Gleichzeitig drängte Brüssel die ukrainische Führung, die jüngsten „negativen Tendenzen“ umzukehren, insbesondere im Bereich der Korruptionsbekämpfung. Zudem forderte die Kommission die Beschleunigung der Reformen im Land.
Wie geht es nun weiter?
Kos unterstrich am Dienstag in Brüssel, dass jeder Schritt im Beitrittsprozess die einstimmige Zustimmung aller Mitgliedstaaten erfordert. Sie fügte hinzu, dass dies den EU-Ländern ermögliche, den Fortschritt – oftmals aufgrund bilateraler Streitpunkte – zu blockieren.
Zugleich rief sie die Mitgliedstaaten dazu auf, die von den Beitrittskandidaten geleistete Arbeit anzuerkennen, und dass die EU ihrerseits ebenfalls liefern müsse. Kos erklärte, sie wolle bereits im kommenden Monat grünes Licht für die Ukraine und Moldau erhalten, damit sie mit den formellen Beitrittsverhandlungen fortfahren könne. Ungarn blockiere jedoch weiterhin den Antrag Kiews.

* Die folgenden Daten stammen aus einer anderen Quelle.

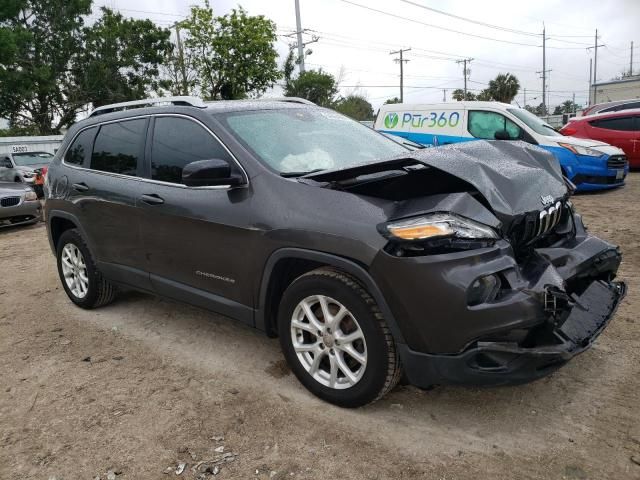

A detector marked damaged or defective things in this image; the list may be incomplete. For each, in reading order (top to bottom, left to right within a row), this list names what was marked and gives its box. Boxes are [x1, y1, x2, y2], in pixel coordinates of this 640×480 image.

crumpled hood [392, 141, 568, 218]
broken headlight [382, 214, 498, 242]
exposed grille [510, 202, 564, 248]
damaged front bumper [372, 214, 628, 390]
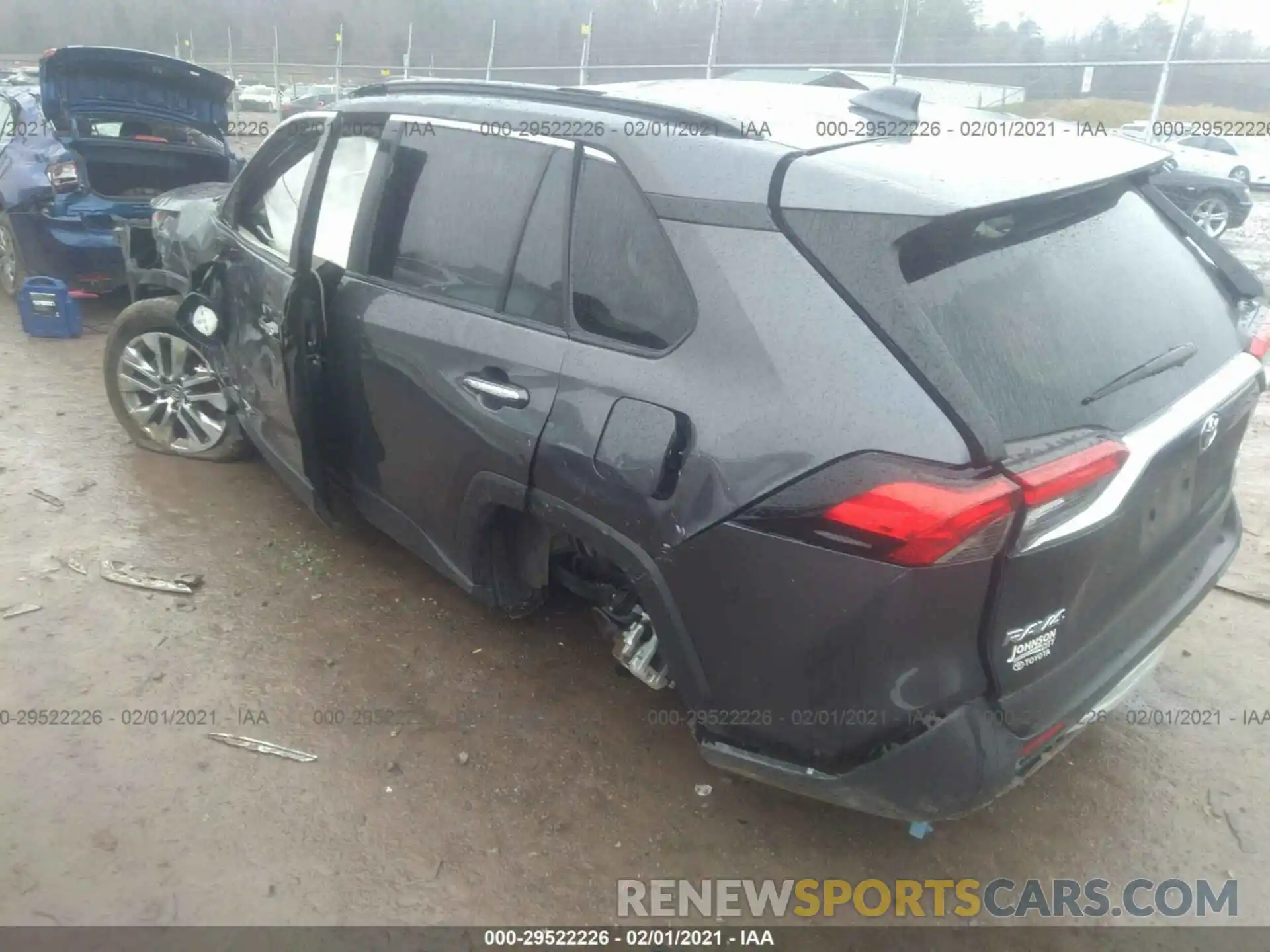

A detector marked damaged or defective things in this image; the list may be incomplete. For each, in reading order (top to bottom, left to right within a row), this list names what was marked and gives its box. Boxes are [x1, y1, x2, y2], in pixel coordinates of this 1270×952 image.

damaged toyota rav4 [101, 80, 1270, 822]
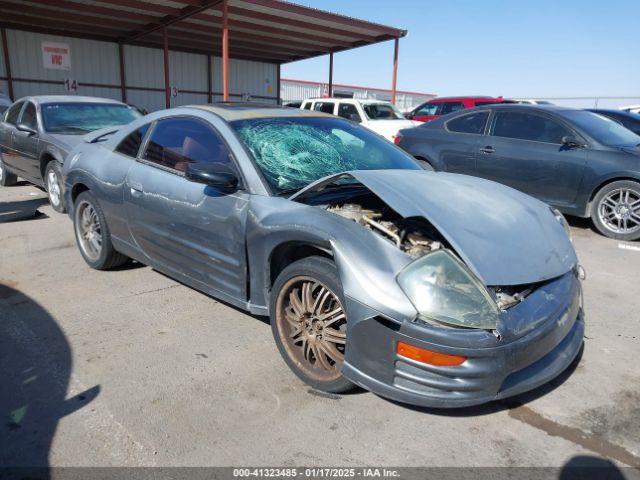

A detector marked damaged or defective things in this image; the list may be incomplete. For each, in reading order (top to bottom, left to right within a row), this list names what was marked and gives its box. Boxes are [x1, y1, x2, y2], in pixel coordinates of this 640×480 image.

shattered windshield [230, 116, 420, 195]
damaged mitsubishi eclipse [63, 103, 584, 406]
crumpled hood [298, 170, 576, 284]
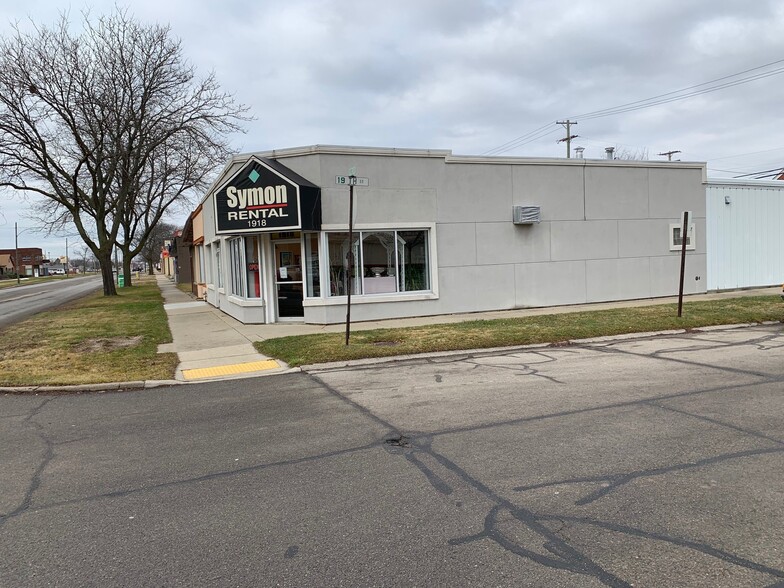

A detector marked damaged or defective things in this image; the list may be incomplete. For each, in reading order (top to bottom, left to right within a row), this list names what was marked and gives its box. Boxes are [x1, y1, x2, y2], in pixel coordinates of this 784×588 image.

cracked asphalt parking lot [1, 324, 784, 584]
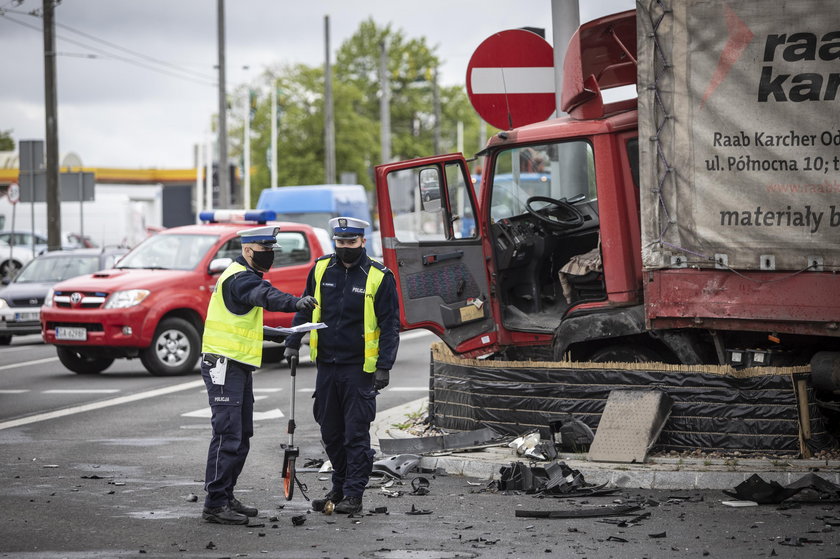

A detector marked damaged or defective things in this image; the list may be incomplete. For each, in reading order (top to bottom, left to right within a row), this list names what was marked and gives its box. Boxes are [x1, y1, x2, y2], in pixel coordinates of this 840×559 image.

damaged truck front [374, 4, 840, 398]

In Ungarn finden im kommenden April Parlamentswahlen statt. Ein zentrales Element von Orbáns Wahlkampagne ist das Versprechen, den EU-Beitritt der Ukraine zu verhindern. Sollte der Oppositionspolitiker Péter Magyar gewählt werden, könnte dies einen politischen Kurswechsel zugunsten der Ukraine bedeuten.
Selenskyj wurde auf der Pressekonferenz am Dienstag gefragt, ob er im Zusammenhang mit den ungarischen Wahlen auf einen politischen Wandel hoffe. „Ich glaube nicht, dass irgendjemand das Recht hat, die Entscheidung des ungarischen Volkes oder die Wahlen in Ungarn zu beeinflussen“, sagte Selenskyj.
In Brüssel ist es zudem bislang noch nie so weit gekommen, Ungarn das Vetorecht zu entziehen, auch wenn es bereits entsprechende Initiativen gegeben hat.
Orbán betonte am Dienstag, dass jedes EU-Mitgliedsland das souveräne Recht habe, die Aufnahme eines neuen Mitglieds zu unterstützen oder abzulehnen. Ungarns Vorschlag sei daher nicht eine Mitgliedschaft, sondern dass die EU mit der Ukraine eine strategische Partnerschaft eingehen solle – allerdings ohne EU-Beitritt.